D. Fusion and Adaptive Thresholding

Gradient-Based Fusion: The two probability maps are fused using the CTM gradient (computed via Sobel operator). High gradients indicate thick cloud boundaries (favoring the Dense Cloud map), while low gradients indicate thin clouds (favoring the Large-Area Cloud map).
Adaptive Thresholding: Instead of manual thresholds, the method calculates an adaptive threshold ( $\mu_{Final}$ ) based on the proportion of gradient boundaries within the scene-level masks.
Distance-Weighted Optimization: To further capture thin clouds near thick clouds, the fused probability map is expanded using a distance-weighted strategy, compensating for areas where the initial thresholding might be too strict.

3. Key Contributions

SpecMCD Framework: A novel weakly supervised method that combines multi-scale scene-level learning with spectral feature integration (CTM) to achieve pixel-level accuracy without pixel-level labels.
Progressive Training Strategy: A unified network trained on multi-scale samples that effectively balances global context (large-area clouds) and local details (thin clouds), overcoming the limitations of single-scale networks.
Differentiated Fusion Strategy: A mechanism that fuses dense and large-area cloud probability maps based on CTM gradients, allowing the system to adaptively handle varying cloud coverage types.
Automation: The use of adaptive thresholds and distance-weighted optimization eliminates the need for manual parameter tuning, enhancing robustness across different scenes.

4. Experimental Results

The method was validated on 60 Gaofen-1 (GF1-MS) images using two datasets: WDCD and GF1MS-WHU.

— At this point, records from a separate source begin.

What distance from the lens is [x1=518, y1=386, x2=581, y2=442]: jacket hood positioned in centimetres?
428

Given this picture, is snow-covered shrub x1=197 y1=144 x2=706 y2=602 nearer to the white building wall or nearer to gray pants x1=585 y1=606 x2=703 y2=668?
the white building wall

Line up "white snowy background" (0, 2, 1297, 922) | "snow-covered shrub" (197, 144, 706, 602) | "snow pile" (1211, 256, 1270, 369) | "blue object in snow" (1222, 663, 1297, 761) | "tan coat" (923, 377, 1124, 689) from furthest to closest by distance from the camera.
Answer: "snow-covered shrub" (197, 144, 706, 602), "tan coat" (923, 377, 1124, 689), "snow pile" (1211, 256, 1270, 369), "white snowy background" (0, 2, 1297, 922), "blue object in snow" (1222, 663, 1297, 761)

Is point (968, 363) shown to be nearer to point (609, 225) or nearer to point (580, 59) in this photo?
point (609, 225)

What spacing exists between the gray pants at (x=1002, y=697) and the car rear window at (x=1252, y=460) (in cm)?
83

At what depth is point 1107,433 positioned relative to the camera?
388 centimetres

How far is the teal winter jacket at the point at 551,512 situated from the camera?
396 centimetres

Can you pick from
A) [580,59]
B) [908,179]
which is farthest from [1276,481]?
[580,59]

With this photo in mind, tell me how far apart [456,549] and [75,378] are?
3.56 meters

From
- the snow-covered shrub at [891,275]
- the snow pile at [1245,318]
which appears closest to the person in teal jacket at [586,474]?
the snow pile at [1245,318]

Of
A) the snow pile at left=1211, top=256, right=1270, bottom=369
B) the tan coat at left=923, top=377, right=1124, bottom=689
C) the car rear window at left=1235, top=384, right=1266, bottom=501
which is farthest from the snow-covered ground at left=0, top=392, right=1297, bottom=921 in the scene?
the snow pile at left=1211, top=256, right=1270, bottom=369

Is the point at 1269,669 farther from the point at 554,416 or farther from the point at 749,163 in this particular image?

Comparison with Weakly Supervised Methods:
- SpecMCD achieved an F1-score of 0.8997, outperforming the next best weakly supervised method (WDCD) by 7.82%.
- It significantly improved Recall (0.9287) compared to physical rule-based methods (e.g., HCDNet, TransMCD), which suffered from severe under-detection of thin clouds (Recall < 0.46).
- It reduced false positives compared to baseline single-scale scene-level networks (SL-256, SL-128, SL-64).
Comparison with Fully Supervised Methods:
- SpecMCD outperformed state-of-the-art fully supervised methods (BoundaryNet, HCDNet-Pixel, RegNetY) in Overall Accuracy (OA) and F2-score (which emphasizes recall).
- While fully supervised methods performed slightly better in dense cloud boundary details, SpecMCD was superior in detecting large-area thin clouds and reducing omission errors.
Application Impact:
- In image reconstruction experiments, SpecMCD-based masks enabled the simultaneous removal of thick and thin clouds, resulting in more accurate radiance recovery compared to masks that missed thin clouds.

5. Significance and Limitations

Significance:

Cost-Effective: Reduces the dependency on expensive pixel-level annotations while maintaining high detection accuracy.
Thin Cloud Capability: Successfully addresses the "blind spot" of current deep learning methods regarding thin clouds and haze, which are critical for atmospheric correction and land cover mapping.
Robustness: The adaptive thresholding makes the method applicable to diverse scenes without manual intervention.

Limitations:

Cloud vs. Snow/Ice: The method relies on visible bands for spectral features, making it difficult to distinguish clouds from snow/ice without additional data (e.g., thermal bands).
Dense Cloud Details: While effective for large areas, the method still loses some fine-scale boundary details in extremely dense cloud regions compared to fully supervised pixel-level networks.
Shadow Detection: The current framework does not directly detect cloud shadows.

Future Work:
The authors plan to integrate pixel-level networks to refine dense cloud detection, incorporate data-driven cloud-snow discrimination, and explore cloud shadow detection using morphological constraints.